I would like to dedicate this to my friend Doctor Q at Q-optical in Boston.


This morning my rss feed from Slash Dot led me to this very interesting post by Roger Alsing in which he demonstrates the generation of a copy of the Mona Lisa comprised of 50 polygons. I can not pretend to understand the technical aspects of his process, but what I find interesting 
is the similarity to calculus. From the point of view of computer science this may be stating the obvious, but what I suspect is less obvious to those who have not studied the development of pictorial perspective is the way all this relates to the process of creating a perspective image on a two dimensional surface. I am speaking specifically of drafted, or measured perspective
This process can be very complicated geometrically and is without question a "scientific method."
This image was drawn by Paulo Uccello, a florentine artist of the late 14th- early 15th century. It is particularly good for illustrating the way that the volume of the object is reduced to many polygons. I will try to explain briefly what you are seeing here.  The various circles which in fact form the shape of the chalice - it's foot, the rings, the stem, the rim etc. have been drawn as circles on a separate drawing and then projected into ellipses by the method shown in the wikipedia article linked above. But this only gives the broad outlines. Say for instance a decorative pattern  circles the chalice, how do you locate the intervals of the pattern as they turn around the circumference? This is very likely the exact problem Uccello was addressing in this study. 

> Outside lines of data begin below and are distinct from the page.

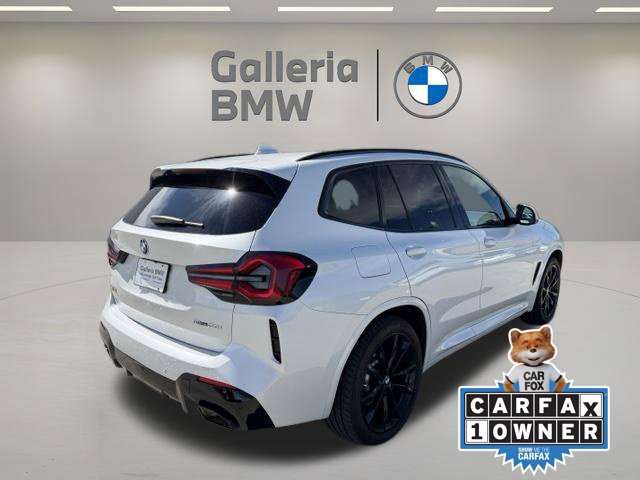 Used 2022 BMW X3 sDrive30i w/ M Sport Package RWD image 5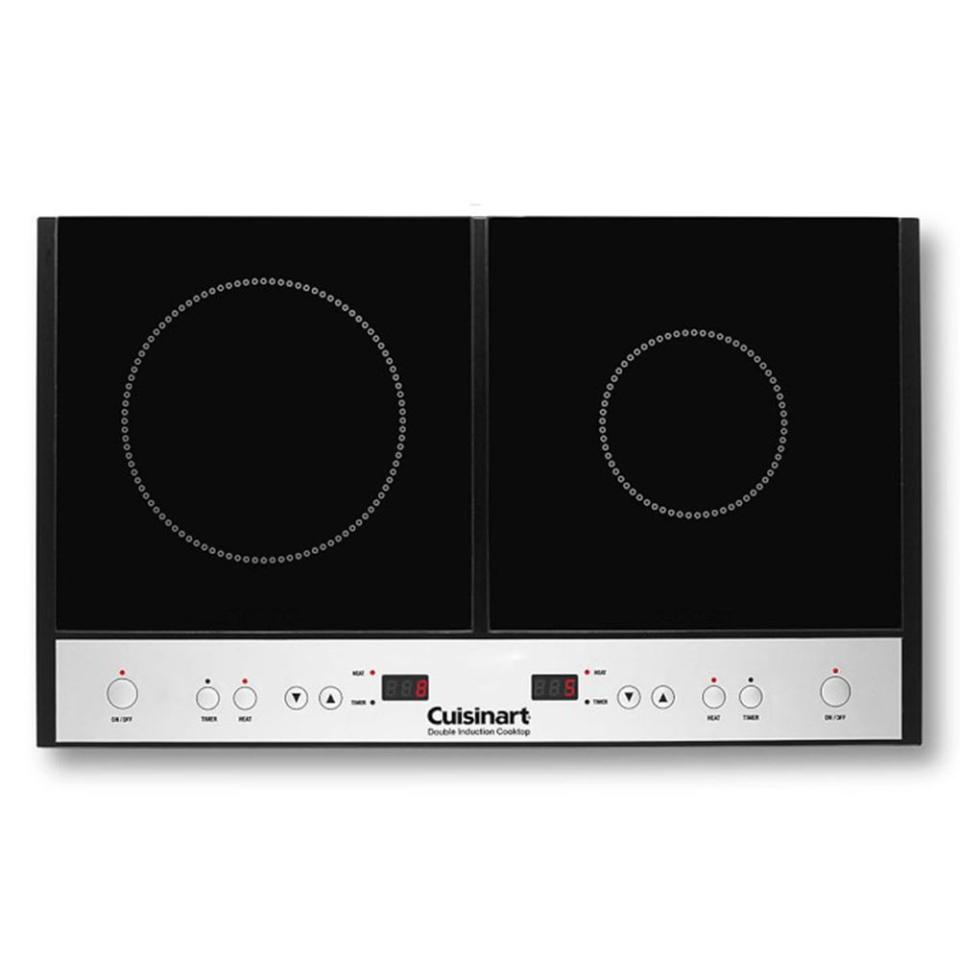 8) Double Induction Cooktop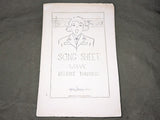 Waves Recruit Training Song Book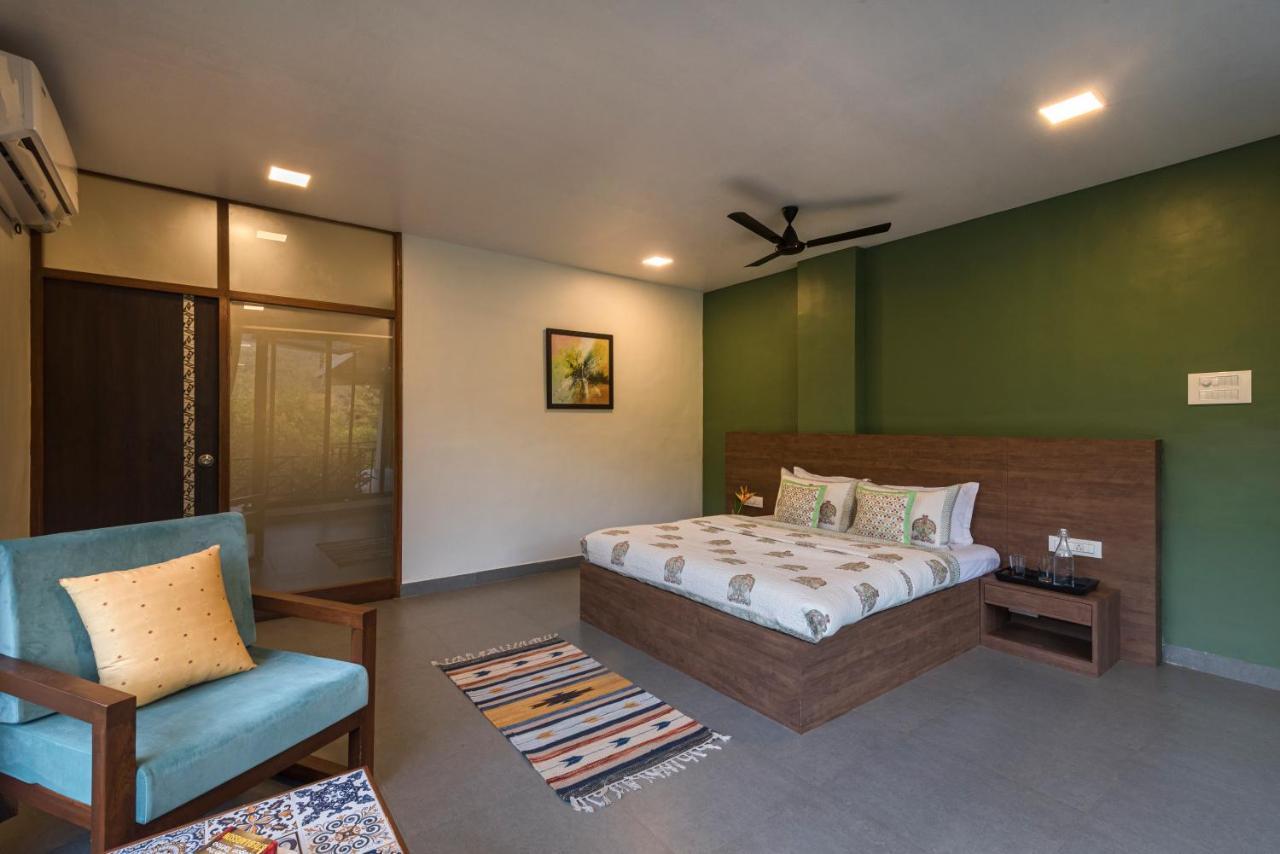 Saffronstays Mountain Aer, カルジャット エクステリア 写真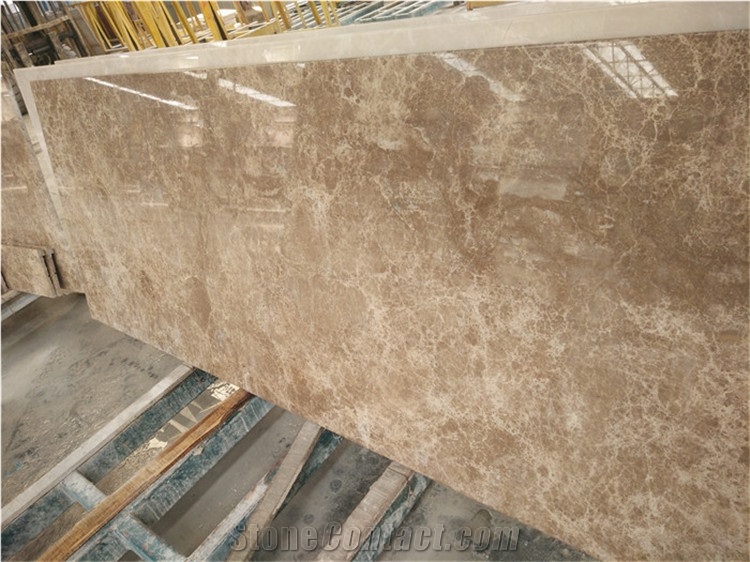 Turkey Light Emperador Brown Marble Polished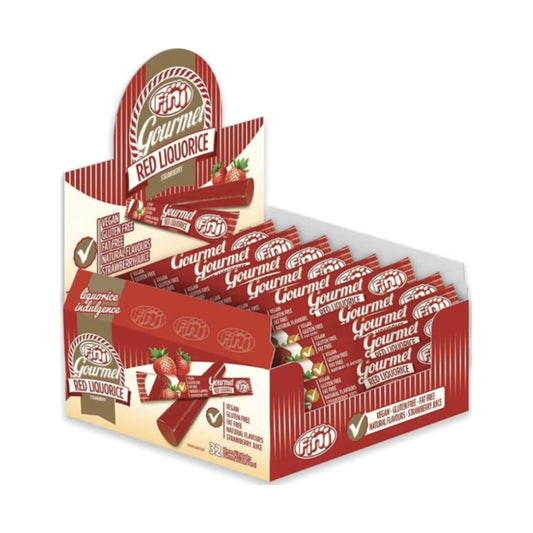 FINI REGALIZ RED LIQUORICE BARRA 32 G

The way one locates the points turning around the circumference is to return to the plan view (the view from directly above), of the actual circles, and divide their circumference into the number units required. The circles of the plan are easily drawn with a compass and they are easily divided with a protractor. These constructions are often called "Projections" in this case we are creating a "perspective projection." Refer to the article, this is a "One point perspective projection" The term "Projection" is used because what we do at this point is to project, using the vanishing point, those divisions of the circumference of the circle in plan onto the circle drawn "In Perspective" (the ellipse.) The trickiest part of this is the fact that when viewed from above those divisions are even, but when projected they diminish as the approach the edge.
I have done a quick drawing to show this.  (forgive me, but the Uccello image jumped right into this post where I wanted it and my own drawing is stuck at the top of the post out of sequence- sorry) 

The circle in my drawing is divided into 12 equal segments. Slices of a pie- A pie chart, another connection- perhaps this is also used to convert pie charts into graphs in power point- all these things are done on the same principle. Above the "Pie chart" and centered exactly is the ellipse that represents the circle receding in space. What is very interesting is that the ellipse acquires the appearance of a receding circle only by it's context- it is of course a two dimensional ellipse but we understand it as a three dimension circle receding on a plane by comparing it to the circle. I have raised lines (this is the projection) from the points on the circumference to the analogous points (analogous-algorithm) on the ellipse. Notice the way that the space between the lines diminishes as they move away from the center. The Uccello drawing is doing this same thing in an incredibly elaborate way. Imagine this process turned 90 degrees and dealing with rectangles and you have the method of representing a checkerboard pattern receding in space; again, the way the squares diminish is determined by a geometric projection.

What now become obvious (at least to me) is the connection between the studies of Uccello, Brunelleschi, and Leonardo on the one hand, with the method of calculating surface area employed in the calculus on the other.

Of course that diminishing of the divisions can be calculated using algorithms, which is what calculus and computers do, and thereby we have a direct connection between the studies of Uccello and Roger Alsing - is it a reducio ad absurdum to propose that they have done the same thing, just used different tools?

As another student of this art, L.B. Alberti said "Art without science is nothing."